» Given exercise 1
Reproduce the portion of the WikiSensing excerpt running from "The API web services are" up to and including "then the data access component.".
» Given exercise 2
According to the WikiSensing excerpt, which module contains the components that deal with the creation of virtual sensors?

» Source extract
•••

The existing sensor data is used to create this conceptual item of a “virtual sensor”. This would require the knowledge and experience of the collaborating users for example, the knowledge of geographical locations, or the reliability factors of the sensor devices. The knowledge of the collaborating sources are used to annotate sensors so that they can be combined to create aggregated virtual sensor in a logical manner. Virtual sensors are most useful in cases where a user requests a sensor reading (Temperature or pollution level) where a physical sensor is not deployed as well as in situations where a low quality sensor is physically deployed, but the aggregation of a set of high quality sensors that are located nearby may lead to a more accurate reading.

Figure 3 illustrates a scenario where several physical sensor devices are combined to create a virtual sensor. During stage 1 of this process the collaborating users are involved in annotating the sensor streams with geographical information and sensor meta-data such as reliability, precision and accuracy. This information is recorded in the wiki. Stage 2 involves the users selecting the physical sensors that would contribute to the virtual sensor. The readings of the virtual sensors can either be persistent or calculated dynamically. The query involved in aggregating the data streams for the virtual sensor can be updated to increase or reduce the scope of the sensor or modify the valid window size.

The components that deal with the creation of the virtual sensors are contained in the data management module. The functionality spans from querying for deployed sensors, registering a virtual sensor, to selecting the contributing sensors. The API web services component is used to connect the deployed sensors to acquire the sensor reading into the system. These readings are processed and stored in the database via the data access component.

4.2. API Web Services

WikiSensing supports a list of API web services that can be used by external platforms to automatically connect sensor devices to the system. These services can be categorized as inputs such as submitting data, or as queries that produces an output. The services to create environments, data streams, triggers and add data points to existing streams submits data to the system. The querying services include listing user environment, outputting sensor streams in formats such as XML or JSON and obtaining minimum, maximum and current values of a data stream.

To access the web services the user is required to obtain a reference to the API. The following example code snippet written in C# illustrates obtaining a WikiSensing service reference.

WikiSensingServiceReference.WikiSensingAPISoapClient ClientWebreference = new TestWebService.WikiSensingServiceReference.WikiSensingAPISoapClient();

The API web services are written into the web services component which resides in the application serves and communicates with the database layer through first the data management and then the data access component.

•••

» Data extract
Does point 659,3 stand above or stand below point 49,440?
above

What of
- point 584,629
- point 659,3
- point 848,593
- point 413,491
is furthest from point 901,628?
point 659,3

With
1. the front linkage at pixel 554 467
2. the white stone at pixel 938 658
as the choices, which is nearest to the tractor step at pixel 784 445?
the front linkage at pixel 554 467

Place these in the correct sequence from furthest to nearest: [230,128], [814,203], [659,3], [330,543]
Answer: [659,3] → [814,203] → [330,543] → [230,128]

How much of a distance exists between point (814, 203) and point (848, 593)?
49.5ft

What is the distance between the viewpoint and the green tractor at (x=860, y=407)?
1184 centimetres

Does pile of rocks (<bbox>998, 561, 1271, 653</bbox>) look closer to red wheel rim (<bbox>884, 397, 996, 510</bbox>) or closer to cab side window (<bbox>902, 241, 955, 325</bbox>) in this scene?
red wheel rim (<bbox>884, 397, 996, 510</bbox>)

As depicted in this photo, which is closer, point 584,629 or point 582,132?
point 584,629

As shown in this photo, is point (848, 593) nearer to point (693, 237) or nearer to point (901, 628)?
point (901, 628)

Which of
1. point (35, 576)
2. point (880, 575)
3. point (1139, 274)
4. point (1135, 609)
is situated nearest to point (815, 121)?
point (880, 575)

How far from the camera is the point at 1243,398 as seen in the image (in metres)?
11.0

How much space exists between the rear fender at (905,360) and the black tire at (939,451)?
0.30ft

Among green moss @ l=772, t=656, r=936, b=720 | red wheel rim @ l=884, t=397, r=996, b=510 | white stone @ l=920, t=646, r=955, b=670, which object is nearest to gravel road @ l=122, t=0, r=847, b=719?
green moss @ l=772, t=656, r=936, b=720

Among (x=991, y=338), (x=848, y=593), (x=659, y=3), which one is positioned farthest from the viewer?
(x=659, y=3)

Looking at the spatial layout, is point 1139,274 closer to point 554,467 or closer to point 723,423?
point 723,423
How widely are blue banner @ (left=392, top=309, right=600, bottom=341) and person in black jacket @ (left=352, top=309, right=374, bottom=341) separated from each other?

•••

» Result 1
The API web services are written into the web services component which resides in the application serves and communicates with the database layer through first the data management and then the data access component.

» Result 2
The data management module.